The evidence is obtained by marginalization over all allowed values of \(\lambda\) as
\[\begin{aligned} P(D\mid H_1) &= \int_{\lambda} P(D\mid \lambda, H_1) P(\lambda\mid H_1)\, d\lambda\\ &= \int_{\lambda^-}^{\lambda^+} \frac{e^{-\sum_i t_i/\lambda}}{Z^N(\lambda)} \frac{1}{\lambda^{+}-\lambda^{-}}\, d\lambda\\ &= \frac{1}{\sigma}\int_{\lambda^-}^{\lambda^+} \frac{e^{-\sum_i t_i/\lambda}}{Z^N(\lambda)}\, d\lambda. \end{aligned}\]
Here, I assume a uniform prior for \(\lambda\) (which can vary in \([\lambda^{-},\lambda^{+}]\)) given by
\[P(\lambda\mid H_1) = \left\{ \begin{array}{ll} \frac{1}{\lambda^{+}-\lambda^{-}} = \frac{1}{\sigma} & \lambda^{-}\leq\lambda\leq\lambda^{+}\\ 0 & \mbox{otherwise} \end{array} \right.\]
Evidence for H_2: For two given parameters \(\lambda_1, \lambda_2\) we have,
\[\begin{aligned} P(D\mid \lambda_1, \lambda_2, H_1) &= \prod_i \left[\eta \frac{e^{-t_i/\lambda_1}}{Z(\lambda_1)} + (1-\eta) \frac{e^{-t_i/\lambda_2}}{Z(\lambda_2)}\right]\\ \end{aligned}\]
The evidence is obtained by marginalization over all allowed values of \(\lambda_1\) and \(\lambda_2\) as
\[\begin{aligned} P(D\mid H_2) &= \int_{\lambda_1}\int_{\lambda_2} P(D\mid \lambda_1,\lambda_2, H_2) P(\lambda_1,\lambda_2\mid H_2)\, d\lambda_1 d\lambda_2\\ &= \int_{\lambda_1^-}^{\lambda_1^+}\int_{\lambda_2^-}^{\lambda_2^+} \prod_i \left[\eta \frac{e^{-t_i/\lambda_1}}{Z(\lambda_1)} + (1-\eta) \frac{e^{-t_i/\lambda_2}}{Z(\lambda_2)} \right] \frac{1}{\lambda_1^{+}-\lambda_1^{-}}\frac{1}{\lambda_2^{+}-\lambda_2^{-}}\, d\lambda_1 d\lambda_2\\ &= \frac{1}{\sigma_{1}\sigma_{2}}\int_{\lambda_1^-}^{\lambda_1^+}\int_{\lambda_2^-}^{\lambda_2^+} \prod_i \left[\eta \frac{e^{-t_i/\lambda_1}}{Z(\lambda_1)} + (1-\eta) \frac{e^{- t_i/\lambda_2}}{Z(\lambda_2)} \right] \end{aligned}\]
Uniform priors are also assumed for \(\lambda_1\) and \(\lambda_2\) and \(\sigma_{1}\equiv \lambda^{+}_{1}-\lambda^{-}_{1}\), \(\sigma_{2}\equiv \lambda^{+}_{2}-\lambda^{-}_{2}\).

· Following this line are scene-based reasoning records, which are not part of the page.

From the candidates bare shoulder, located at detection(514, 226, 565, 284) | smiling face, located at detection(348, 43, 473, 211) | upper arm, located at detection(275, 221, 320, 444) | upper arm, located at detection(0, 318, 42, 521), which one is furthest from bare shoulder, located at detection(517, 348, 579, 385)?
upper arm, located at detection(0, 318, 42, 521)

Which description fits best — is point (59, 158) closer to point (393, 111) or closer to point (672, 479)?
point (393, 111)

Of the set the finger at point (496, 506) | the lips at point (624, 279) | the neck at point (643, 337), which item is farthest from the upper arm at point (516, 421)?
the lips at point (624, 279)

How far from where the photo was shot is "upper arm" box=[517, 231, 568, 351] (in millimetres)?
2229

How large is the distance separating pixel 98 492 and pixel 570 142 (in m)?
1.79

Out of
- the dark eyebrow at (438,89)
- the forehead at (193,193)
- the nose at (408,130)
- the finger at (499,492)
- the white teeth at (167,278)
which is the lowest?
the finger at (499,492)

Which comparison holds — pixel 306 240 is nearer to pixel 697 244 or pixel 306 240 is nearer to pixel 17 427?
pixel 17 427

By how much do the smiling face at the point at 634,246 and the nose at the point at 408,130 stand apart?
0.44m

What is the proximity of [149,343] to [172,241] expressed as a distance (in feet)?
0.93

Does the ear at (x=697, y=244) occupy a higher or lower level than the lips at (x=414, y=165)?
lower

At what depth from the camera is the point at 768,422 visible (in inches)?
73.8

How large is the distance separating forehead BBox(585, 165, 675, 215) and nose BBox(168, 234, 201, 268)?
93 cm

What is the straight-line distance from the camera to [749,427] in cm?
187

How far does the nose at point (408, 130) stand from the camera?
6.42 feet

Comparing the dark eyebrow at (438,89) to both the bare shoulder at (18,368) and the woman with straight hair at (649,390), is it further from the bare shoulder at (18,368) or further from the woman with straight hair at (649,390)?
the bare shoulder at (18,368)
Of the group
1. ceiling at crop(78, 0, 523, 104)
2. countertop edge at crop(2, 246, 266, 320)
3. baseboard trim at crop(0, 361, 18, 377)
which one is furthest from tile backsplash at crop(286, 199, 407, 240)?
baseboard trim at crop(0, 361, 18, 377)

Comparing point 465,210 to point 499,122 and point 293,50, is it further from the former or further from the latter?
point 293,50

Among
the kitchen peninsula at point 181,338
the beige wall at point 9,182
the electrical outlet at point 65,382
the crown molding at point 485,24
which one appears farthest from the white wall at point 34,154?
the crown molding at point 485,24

The ratio of the two evidences gives us the ratio of the two hypotheses. The integrals in the evidences can be easily calculated numerically.

For the example of Week 02, the data was \(N = 6\) \begin{equation} {t_1,\ldots,t_6}= {1.2,2.1,3.4,4.1,7,11}. \end{equation}

Assuming \(\eta = 0.5\), \(t_{-} = 1\) mins, \(t_{+} = 20\) mins; and \(\lambda^{-}= \lambda_1^{-}= \lambda_2^{-}= 0.05\), and \(\lambda^{+}= \lambda_1^{+}= \lambda_2^{+}=80\), produces,

\[\begin{aligned} P(H_1\mid \{1.2,2.1,3.4,4.1,7,11\}) &= e^{-16.213},\\ P(H_2\mid \{1.2,2.1,3.4,4.1,7,11\}) &= e^{-16.499}.\\ \end{aligned}\]

That is

\begin{equation} \frac{P(H_1\mid {1.2,2.1,3.4,4.1,7,11})}{P(H_2\mid {1.2,2.1,3.4,4.1,7,11})} = e^{0.286} = 1.33. \end{equation}

That is, the amount of data is small, and the evidence favors \(H_1\) but only slightly.

Question: what would you do if you wanted to relax the condition that the mixing parameter \(\eta\) has a fixed value. Can you do inference to determine its value given the data?